The town is further connected with other bus routes to local public transport by the bus operator Kommunalverkehr Rhein-Nahe:
- Route 66: Nieder-Olm - Mainz-Ebersheim - Mainz-Hechtsheim - Mainz-Oberstadt - Mainz-Altstadt (Mainzer Verkehrsgesellschaft)
- Route 640: RegioLinie Ingelheim - Schwabenheim - Nieder-Olm - Zornheim - Mommenheim - Nierstein-Schwabsburg - Nierstein - Oppenheim
- Route 652: Mainz - Klein-Winternheim - Nieder-Olm - Sörgenloch - Hahnheim - Selzen - Köngernheim - Undenheim
- Route 653: Mainz - Klein-Winternheim - Ober-Olm - Essenheim - Nieder-Olm
- Route 656: Mainz-Lerchenberg - Klein-Winternheim - Ober-Olm - Essenheim - Nieder-Olm
- Route 657: Sprendlingen / Budenheim / Mainz - Nieder-Olm Schulzentrum (school transport)
- Route 667: Nieder-Olm Schulzentrum- Friesenheim (school transport)

===== Rail =====
In the east of downtown is found the Deutsche Bahn railway station. On weekdays, it is served strictly by half-hourly regional trains (RE/RB) in both directions on the Alzey–Mainz line. Even on Sundays and holidays, the service is only slightly less. In the morning rush hour there are two direct connections to Worms by way of Alzey. In the summer months, a few trains go through to Kirchheimbolanden. On weekends and holidays, journeys on the Elsass-Express (“Alsace Express”) to Wissembourg are possible.
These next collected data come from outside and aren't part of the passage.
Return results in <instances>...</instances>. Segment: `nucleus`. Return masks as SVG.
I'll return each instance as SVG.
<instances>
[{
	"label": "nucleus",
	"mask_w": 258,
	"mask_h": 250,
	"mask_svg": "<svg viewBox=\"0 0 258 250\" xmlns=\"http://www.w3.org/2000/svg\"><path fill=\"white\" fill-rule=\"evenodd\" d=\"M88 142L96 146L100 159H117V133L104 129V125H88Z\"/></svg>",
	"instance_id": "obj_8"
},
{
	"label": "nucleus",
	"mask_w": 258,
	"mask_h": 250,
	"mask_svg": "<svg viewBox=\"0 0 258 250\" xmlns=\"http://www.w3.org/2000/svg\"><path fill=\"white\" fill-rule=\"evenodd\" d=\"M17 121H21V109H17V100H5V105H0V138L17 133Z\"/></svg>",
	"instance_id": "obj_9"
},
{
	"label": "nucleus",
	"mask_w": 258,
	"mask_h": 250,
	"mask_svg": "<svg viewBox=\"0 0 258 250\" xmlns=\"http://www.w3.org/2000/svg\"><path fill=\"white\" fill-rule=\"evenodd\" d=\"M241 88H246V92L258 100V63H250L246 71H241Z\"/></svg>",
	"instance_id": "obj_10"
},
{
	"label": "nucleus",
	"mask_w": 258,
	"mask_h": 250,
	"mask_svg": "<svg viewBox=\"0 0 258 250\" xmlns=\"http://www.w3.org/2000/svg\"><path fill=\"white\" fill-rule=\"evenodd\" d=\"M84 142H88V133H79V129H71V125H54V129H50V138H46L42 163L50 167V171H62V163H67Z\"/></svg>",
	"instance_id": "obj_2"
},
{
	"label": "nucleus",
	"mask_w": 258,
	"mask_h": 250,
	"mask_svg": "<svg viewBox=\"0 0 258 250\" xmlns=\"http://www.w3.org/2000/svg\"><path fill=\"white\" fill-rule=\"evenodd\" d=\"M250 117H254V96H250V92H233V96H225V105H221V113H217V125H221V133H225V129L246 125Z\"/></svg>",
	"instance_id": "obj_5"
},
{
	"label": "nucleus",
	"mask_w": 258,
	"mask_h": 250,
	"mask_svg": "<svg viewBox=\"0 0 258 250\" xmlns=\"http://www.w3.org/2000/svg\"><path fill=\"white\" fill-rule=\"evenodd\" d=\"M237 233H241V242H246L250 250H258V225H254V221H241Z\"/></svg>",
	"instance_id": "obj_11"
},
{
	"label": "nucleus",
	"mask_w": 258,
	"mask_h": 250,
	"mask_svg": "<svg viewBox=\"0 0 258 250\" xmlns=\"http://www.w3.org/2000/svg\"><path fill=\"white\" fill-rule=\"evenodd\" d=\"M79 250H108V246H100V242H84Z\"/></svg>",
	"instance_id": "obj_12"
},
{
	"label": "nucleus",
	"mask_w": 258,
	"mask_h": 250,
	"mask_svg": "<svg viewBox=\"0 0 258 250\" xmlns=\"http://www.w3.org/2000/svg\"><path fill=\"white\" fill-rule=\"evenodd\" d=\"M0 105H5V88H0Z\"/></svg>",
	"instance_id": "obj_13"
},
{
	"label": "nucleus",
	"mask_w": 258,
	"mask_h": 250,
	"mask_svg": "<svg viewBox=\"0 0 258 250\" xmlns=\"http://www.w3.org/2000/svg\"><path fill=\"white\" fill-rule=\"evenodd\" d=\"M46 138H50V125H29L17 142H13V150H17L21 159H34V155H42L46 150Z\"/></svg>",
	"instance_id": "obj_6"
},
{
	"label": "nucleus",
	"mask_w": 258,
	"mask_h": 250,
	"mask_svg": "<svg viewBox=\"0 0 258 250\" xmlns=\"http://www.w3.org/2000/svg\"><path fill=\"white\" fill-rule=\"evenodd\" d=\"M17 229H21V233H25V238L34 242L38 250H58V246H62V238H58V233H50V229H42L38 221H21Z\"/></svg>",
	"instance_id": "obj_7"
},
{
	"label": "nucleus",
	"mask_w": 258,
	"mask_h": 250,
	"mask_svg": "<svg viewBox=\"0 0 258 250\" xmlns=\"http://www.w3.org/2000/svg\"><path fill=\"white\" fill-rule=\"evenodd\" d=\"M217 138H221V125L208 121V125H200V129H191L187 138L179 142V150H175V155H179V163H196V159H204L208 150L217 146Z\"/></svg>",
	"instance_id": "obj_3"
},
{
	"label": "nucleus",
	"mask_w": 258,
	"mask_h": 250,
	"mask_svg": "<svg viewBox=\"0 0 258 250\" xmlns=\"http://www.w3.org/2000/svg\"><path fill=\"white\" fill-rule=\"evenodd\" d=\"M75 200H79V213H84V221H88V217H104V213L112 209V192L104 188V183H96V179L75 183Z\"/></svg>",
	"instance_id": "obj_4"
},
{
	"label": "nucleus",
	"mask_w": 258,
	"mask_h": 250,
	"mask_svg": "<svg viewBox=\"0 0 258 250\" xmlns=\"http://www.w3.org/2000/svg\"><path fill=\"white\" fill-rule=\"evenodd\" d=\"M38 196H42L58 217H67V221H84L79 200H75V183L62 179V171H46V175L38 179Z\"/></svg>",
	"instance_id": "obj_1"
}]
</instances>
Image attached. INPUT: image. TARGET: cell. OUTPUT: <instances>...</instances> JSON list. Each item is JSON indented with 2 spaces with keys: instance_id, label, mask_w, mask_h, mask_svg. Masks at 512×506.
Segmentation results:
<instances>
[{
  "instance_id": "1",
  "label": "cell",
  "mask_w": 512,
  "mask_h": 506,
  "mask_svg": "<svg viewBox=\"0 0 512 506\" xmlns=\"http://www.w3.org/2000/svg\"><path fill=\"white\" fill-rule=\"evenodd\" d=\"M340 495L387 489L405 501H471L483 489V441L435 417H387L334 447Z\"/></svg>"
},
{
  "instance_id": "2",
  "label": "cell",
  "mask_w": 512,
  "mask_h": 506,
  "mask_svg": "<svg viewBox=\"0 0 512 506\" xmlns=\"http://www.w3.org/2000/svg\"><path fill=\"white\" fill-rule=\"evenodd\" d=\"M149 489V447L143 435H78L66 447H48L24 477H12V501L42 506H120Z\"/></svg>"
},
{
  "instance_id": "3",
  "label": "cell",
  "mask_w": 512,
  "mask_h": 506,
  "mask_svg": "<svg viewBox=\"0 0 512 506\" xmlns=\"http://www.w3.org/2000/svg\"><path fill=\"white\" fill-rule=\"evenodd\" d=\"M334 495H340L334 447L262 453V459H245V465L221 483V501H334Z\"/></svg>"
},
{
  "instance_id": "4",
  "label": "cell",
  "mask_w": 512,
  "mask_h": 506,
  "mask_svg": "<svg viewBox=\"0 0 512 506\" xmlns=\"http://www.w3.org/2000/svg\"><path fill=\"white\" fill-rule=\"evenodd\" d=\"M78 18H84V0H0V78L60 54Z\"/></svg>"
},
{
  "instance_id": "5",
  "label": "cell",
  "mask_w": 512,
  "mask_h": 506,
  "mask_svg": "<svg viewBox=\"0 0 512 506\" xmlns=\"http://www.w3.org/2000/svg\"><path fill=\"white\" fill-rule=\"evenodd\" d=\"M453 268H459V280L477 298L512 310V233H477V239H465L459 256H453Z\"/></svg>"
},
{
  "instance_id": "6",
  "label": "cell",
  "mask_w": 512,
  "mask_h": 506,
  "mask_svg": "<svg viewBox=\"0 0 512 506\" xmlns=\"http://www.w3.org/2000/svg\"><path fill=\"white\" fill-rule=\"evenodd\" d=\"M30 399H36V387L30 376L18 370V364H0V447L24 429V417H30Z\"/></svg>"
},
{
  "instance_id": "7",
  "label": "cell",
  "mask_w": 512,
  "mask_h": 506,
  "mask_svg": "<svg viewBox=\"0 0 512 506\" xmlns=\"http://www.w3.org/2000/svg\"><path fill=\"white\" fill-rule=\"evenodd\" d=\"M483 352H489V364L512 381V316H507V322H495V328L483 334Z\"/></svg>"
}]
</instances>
=== Public institutions ===
Nieder-Olm is the seat of the Verbandsgemeinde of Nieder-Olm.

=== Education ===
- Burgschule Nieder-Olm, primary school
- Gymnasium Nieder-Olm
- Regionale Schule Nieder-Olm, Hauptschule and Realschule, beginning in the 2008/2009 school year, an integrated comprehensive school
- Selztalschule, special school with the emphasis on “Learning”
- Schule für Körperbehinderte Nieder-Olm, special school for physically handicapped pupils

== Famous people ==

=== Sons and daughters of the town ===
- Ludwig Eckes (b. 28 April 1913, d. 14 January 1984), entrepreneur
- Wilhelm Holzamer (b. 28 March 1870, d. 28 August 1907), writer
- Jean Metten (b. 9 May 1884, d. 26 June 1971), painter
- Richard and Hilda Strauss, founders of Strauss Group.

=== Famous people working in town ===
- Werner von Moltke (b. 1936), 1966 European champion in decathlon and today president of the Deutscher Volleyball-Verband e. V.